*Prompt*. Format every line of the items below as a JSON list of strings, one string per line, with blank lines omitted.

* * * * *

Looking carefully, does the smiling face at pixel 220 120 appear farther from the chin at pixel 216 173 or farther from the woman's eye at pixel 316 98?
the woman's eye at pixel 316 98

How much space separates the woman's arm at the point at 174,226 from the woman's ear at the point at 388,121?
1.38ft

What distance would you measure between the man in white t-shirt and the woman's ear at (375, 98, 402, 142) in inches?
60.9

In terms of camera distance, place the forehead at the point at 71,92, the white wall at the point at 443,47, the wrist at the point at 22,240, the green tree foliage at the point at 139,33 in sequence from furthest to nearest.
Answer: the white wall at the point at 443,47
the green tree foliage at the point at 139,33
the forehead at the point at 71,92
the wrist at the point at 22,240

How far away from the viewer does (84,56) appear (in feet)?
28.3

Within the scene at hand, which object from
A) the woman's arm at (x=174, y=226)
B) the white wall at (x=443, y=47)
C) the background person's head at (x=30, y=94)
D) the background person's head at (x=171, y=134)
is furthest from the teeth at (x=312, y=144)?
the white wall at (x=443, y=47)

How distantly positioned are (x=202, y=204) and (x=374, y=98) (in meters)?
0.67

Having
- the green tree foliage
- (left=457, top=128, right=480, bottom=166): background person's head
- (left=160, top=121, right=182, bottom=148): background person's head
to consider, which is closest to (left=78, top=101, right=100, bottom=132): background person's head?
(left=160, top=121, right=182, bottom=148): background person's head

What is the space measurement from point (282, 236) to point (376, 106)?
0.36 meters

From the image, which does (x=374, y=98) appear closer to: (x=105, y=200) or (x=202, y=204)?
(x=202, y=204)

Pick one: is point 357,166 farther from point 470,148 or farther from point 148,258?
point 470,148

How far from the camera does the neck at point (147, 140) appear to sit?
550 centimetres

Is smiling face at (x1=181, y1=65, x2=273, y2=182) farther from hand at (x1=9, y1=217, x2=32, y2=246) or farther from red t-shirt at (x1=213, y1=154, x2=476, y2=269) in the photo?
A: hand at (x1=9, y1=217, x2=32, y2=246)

* * * * *

*Complete answer*.
[
  "Looking carefully, does the smiling face at pixel 220 120 appear farther from the chin at pixel 216 173 or farther from the woman's eye at pixel 316 98?",
  "the woman's eye at pixel 316 98",
  "How much space separates the woman's arm at the point at 174,226 from the woman's ear at the point at 388,121?",
  "1.38ft",
  "What distance would you measure between the man in white t-shirt and the woman's ear at (375, 98, 402, 142) in inches?",
  "60.9",
  "In terms of camera distance, place the forehead at the point at 71,92, the white wall at the point at 443,47, the wrist at the point at 22,240, the green tree foliage at the point at 139,33 in sequence from furthest to nearest.",
  "Answer: the white wall at the point at 443,47",
  "the green tree foliage at the point at 139,33",
  "the forehead at the point at 71,92",
  "the wrist at the point at 22,240",
  "How far away from the viewer does (84,56) appear (in feet)?",
  "28.3",
  "Within the scene at hand, which object from",
  "A) the woman's arm at (x=174, y=226)",
  "B) the white wall at (x=443, y=47)",
  "C) the background person's head at (x=30, y=94)",
  "D) the background person's head at (x=171, y=134)",
  "is furthest from the teeth at (x=312, y=144)?",
  "the white wall at (x=443, y=47)",
  "How distantly positioned are (x=202, y=204) and (x=374, y=98) (in meters)?",
  "0.67",
  "Having",
  "- the green tree foliage",
  "- (left=457, top=128, right=480, bottom=166): background person's head",
  "- (left=160, top=121, right=182, bottom=148): background person's head",
  "to consider, which is closest to (left=78, top=101, right=100, bottom=132): background person's head?",
  "(left=160, top=121, right=182, bottom=148): background person's head",
  "What is the space measurement from point (282, 236) to point (376, 106)?",
  "0.36 meters",
  "From the image, which does (x=374, y=98) appear closer to: (x=105, y=200) or (x=202, y=204)?",
  "(x=202, y=204)",
  "Pick one: is point 357,166 farther from point 470,148 or farther from point 148,258?",
  "point 470,148",
  "How far from the camera does the neck at point (147, 140) appear to sit?",
  "550 centimetres",
  "Is smiling face at (x1=181, y1=65, x2=273, y2=182) farther from hand at (x1=9, y1=217, x2=32, y2=246) or farther from red t-shirt at (x1=213, y1=154, x2=476, y2=269) in the photo?",
  "A: hand at (x1=9, y1=217, x2=32, y2=246)"
]